A couple of cute older boys let me and Lisa sit on their shoulders for quite a bit of the concert and if you don’t think that was a thrill and a half you were never a teenage girl. Uncle Ron, when he realized where we were, asked them to put us down, something about the vodka bottles he saw sticking out of their pockets. But by then Lisa and I had the fever.
(I want to) Rock and Roll All Night (And Party Every Day) was the last song on the set list before the encores. I say that concert was the first time I’d heard it because while  I’m sure I’d heard it before – I think Beth was the only completely new song that night – I’d never heard it THAT WAY, never FELT it before. I was 13 at the most, I’d been sitting on some cute guy’s shoulders half the night,  had maybe had a sip or two of vodka, definitely had a contact high from all the pot being smoked in the place, had already been infected with the volume and the drums and the guitars and Gene Simmons’ tongue and THEN they pull out their rip-stoppingest song, their anthemic Rock and Roll all Night, after a good hour of explosions and fire and smoke and heat and sweating and stomping and clapping and shouting and posing and holymotherofgod the crowd was one seething, pulsing orgasm waiting to happen. Wasn’t a guy in the room who wouldn’t have bowed down and declared himself unworthy, not a girl who wouldn’t have willingly responded to the slightest crook of a finger from any of them.

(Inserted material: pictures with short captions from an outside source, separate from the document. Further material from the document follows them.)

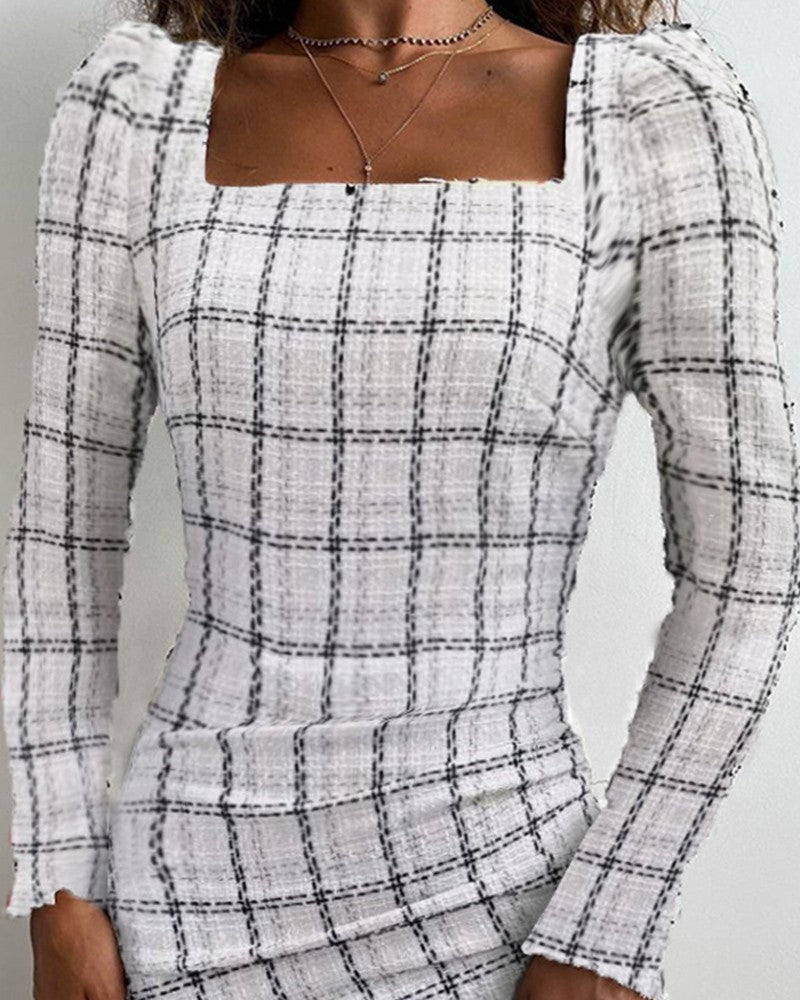 Plaid Print Raw Hem Ruched Dress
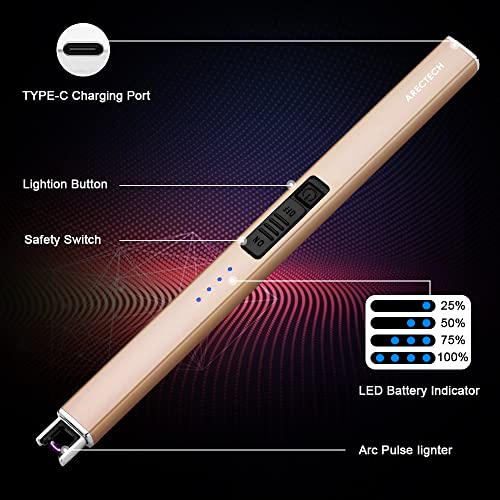Rechargeable Plasma Arc Candle Lighter with Type-C Cable - Gold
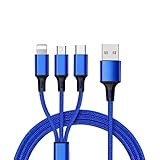 Multi Charging Cable 4FT 3 in 6 USB Charging Cable for Multiple Devices, Braided Universal Phone Charger Cord with Type-C Micro USB IP Port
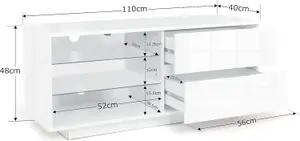 Centurion Supports Gallus High Gloss White with 2-White Drawers and 2 Shelves up to 55" LED/OLED/LCD TV Cabinet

Or barring one of them, any of the roadies. I was at a Kiss concert when that band was on fire, I’ve never needed anyone to explain groupies to me. My heart crashed with Peter Criss’s drums, my blood pulsed in my veins in time with Ace Frehley’s guitar. Gene Simmons frightened me a bit – still does. But I would have wrapped myself around  Paul Stanley – he’s still my favourite – and  rocked and rolled all night. That kind of music has muscle, and sinews, has heft and shape to fill a room and carry you away on it. And I was transported.
When we filed out onto Almon Street after the concert, I was far older than I’d been going in. I went back to school changed somehow, knowing something none of my classmates did, something I couldn’t explain to them, between my lack of vocabulary, and their ignorance of the context. We played the albums, sure, but it wasn’t the same.
Years later, a lover asked me what kind of music gets me in the mood. Kiss came almost immediately to mind, but he would have laughed if I’d said so, so I tried to identify what it was about Kiss that hit me in all the right places. Finally I answered, “What kind of music? Loud. With a pulse.” He looked at me strangely and never brought it up again. I guess you had to be there.